8) Come riesci a coniugare scrittura e lavoro?

«Semplice, non riesco.. O quantomeno lo faccio con, come dico io, salti mortali tripli e carpiati. Vero che anche la mia professione è fatta di scrittura, ma trovare il tempo tra un’intervista per il giornale, una corsa in una conferenza o in un fatto di cronaca e scrivere poi il mio libro è sempre molto difficile. Infatti, dal primo volume, sono passati 7 anni … Ora per il terzo sono sicura, perché ho già due idee, devo solo riprendermi da un’annata particolarmente tosta, ci metterò di meno. Speriamo».

9) Appuntamenti futuri per parlare del tuo romanzo?

«Sì ce ne sarà ancora qualcuno sicuramente. Forse un paio a Novara in autunno e non escludo nell’hinterland. E credo poi a dicembre a ridosso della festa di Santa Lucia, il 13 dicembre».

10) Progetti futuri?

«Sto già pensando al terzo libro della serie.

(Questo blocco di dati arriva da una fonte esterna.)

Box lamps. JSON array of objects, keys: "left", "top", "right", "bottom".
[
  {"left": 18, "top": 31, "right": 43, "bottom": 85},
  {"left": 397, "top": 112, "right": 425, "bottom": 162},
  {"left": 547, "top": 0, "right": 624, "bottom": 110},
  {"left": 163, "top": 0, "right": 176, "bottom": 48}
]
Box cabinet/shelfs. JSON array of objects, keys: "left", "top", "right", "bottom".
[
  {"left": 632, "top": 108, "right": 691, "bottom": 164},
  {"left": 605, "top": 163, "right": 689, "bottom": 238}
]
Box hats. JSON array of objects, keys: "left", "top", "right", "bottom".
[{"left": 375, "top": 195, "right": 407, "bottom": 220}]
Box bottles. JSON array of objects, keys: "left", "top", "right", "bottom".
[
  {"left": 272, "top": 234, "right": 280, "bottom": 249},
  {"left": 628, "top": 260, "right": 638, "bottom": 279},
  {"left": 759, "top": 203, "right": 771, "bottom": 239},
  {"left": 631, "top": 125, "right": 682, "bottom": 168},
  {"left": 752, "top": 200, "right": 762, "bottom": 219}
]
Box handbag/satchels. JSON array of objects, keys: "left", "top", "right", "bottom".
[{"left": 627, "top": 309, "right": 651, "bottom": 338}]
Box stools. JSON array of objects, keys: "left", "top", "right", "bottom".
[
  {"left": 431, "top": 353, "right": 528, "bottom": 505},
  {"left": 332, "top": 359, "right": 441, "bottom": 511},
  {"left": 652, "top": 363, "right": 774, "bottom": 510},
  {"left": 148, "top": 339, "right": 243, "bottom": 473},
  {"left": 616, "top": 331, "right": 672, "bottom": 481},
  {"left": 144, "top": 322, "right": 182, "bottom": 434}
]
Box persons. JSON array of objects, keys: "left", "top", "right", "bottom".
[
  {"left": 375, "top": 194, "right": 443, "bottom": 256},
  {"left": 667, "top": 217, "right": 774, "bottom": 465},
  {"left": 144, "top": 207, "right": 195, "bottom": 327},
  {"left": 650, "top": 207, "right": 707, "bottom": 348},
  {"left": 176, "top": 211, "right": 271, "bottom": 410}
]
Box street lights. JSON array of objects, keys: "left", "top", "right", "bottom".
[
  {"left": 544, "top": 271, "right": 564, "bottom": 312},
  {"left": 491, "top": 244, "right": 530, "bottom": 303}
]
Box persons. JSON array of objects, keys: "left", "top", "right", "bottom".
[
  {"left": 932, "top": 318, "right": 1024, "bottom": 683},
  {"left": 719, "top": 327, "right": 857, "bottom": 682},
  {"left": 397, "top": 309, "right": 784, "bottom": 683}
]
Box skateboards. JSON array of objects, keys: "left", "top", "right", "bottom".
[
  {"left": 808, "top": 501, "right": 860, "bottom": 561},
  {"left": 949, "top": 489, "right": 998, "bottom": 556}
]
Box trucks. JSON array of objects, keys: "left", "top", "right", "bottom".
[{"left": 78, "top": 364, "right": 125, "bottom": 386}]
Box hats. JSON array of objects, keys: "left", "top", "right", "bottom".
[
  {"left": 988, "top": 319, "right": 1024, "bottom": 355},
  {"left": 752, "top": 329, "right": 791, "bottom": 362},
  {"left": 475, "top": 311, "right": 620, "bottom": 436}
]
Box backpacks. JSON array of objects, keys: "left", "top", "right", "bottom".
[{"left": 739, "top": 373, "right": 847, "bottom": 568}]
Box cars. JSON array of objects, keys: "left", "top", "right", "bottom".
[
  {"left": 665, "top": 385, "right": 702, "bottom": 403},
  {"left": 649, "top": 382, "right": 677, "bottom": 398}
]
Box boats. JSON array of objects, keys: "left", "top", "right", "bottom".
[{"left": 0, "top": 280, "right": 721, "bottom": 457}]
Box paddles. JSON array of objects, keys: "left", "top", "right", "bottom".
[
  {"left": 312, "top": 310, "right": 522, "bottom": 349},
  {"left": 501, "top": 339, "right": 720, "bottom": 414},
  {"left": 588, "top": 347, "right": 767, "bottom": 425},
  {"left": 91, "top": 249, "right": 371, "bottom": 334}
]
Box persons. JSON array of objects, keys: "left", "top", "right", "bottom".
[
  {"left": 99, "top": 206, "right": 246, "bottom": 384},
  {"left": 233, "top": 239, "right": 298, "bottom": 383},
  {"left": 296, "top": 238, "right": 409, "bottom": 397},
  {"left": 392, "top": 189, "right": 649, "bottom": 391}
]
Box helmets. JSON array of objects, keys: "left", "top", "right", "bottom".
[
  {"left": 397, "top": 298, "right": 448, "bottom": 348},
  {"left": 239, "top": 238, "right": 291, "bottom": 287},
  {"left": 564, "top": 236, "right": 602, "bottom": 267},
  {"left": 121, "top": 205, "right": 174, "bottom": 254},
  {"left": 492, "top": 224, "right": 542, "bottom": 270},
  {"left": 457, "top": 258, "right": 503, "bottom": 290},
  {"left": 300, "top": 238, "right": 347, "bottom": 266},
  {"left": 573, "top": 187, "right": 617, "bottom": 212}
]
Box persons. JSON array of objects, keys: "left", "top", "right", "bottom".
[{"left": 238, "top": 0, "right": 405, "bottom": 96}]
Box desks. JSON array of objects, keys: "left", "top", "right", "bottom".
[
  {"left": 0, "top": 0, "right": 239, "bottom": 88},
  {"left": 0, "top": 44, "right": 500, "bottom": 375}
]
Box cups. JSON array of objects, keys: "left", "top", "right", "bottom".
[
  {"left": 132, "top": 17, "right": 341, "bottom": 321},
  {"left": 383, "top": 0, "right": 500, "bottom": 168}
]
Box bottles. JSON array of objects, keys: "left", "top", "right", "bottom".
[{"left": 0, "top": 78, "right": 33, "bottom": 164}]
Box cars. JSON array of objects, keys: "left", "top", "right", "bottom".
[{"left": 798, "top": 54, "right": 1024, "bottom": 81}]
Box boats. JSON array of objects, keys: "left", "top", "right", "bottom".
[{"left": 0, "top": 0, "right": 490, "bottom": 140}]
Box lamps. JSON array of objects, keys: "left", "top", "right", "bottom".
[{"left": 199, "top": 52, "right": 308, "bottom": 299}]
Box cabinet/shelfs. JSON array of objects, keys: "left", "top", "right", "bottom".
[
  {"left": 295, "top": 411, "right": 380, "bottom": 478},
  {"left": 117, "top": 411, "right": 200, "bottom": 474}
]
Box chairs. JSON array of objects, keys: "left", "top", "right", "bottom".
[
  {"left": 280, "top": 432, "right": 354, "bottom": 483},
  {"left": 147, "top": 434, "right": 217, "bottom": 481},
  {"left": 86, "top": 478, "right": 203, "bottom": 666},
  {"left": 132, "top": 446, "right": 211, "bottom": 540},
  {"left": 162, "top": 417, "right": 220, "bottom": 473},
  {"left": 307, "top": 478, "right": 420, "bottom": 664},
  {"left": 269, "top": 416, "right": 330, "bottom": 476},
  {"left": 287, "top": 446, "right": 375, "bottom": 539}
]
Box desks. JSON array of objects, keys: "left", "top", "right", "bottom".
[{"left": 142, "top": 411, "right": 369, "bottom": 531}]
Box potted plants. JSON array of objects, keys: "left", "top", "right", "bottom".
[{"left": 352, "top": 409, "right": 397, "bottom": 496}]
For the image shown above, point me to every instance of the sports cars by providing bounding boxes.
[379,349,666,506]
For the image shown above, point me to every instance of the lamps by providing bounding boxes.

Sì, perché, quando sette anni fa presentai il progetto in Provincia (da cui all’epoca ottenni il patrocinio), erano sei le realtà del Bene cui volevo dedicare un libro. Potrebbe essere il volume da dedicare a Casa Shalom, la casa alloggio che, a Ponzana di Casalino, accoglie e aiuta i malati di Aids, una realtà voluta fortemente da un grande sacerdote, don Dino Campiotti. Ma sto valutando, certo uno sarà per Casa Shalom. Ma c’erano altre 3 realtà. E poi, da qualche tempo, mi frulla in testa un libro che racconti la Polizia, quanto fa per la comunità, la Polizia empatica, quella che ho sempre potuto apprezzare e conoscere nei miei 21 anni di lavoro giornalistico e di stretto contatto con le Forze dell’Ordine. Tanto ormai tutti sanno che da ragazzina era ciò che avrei voluto fare da grande».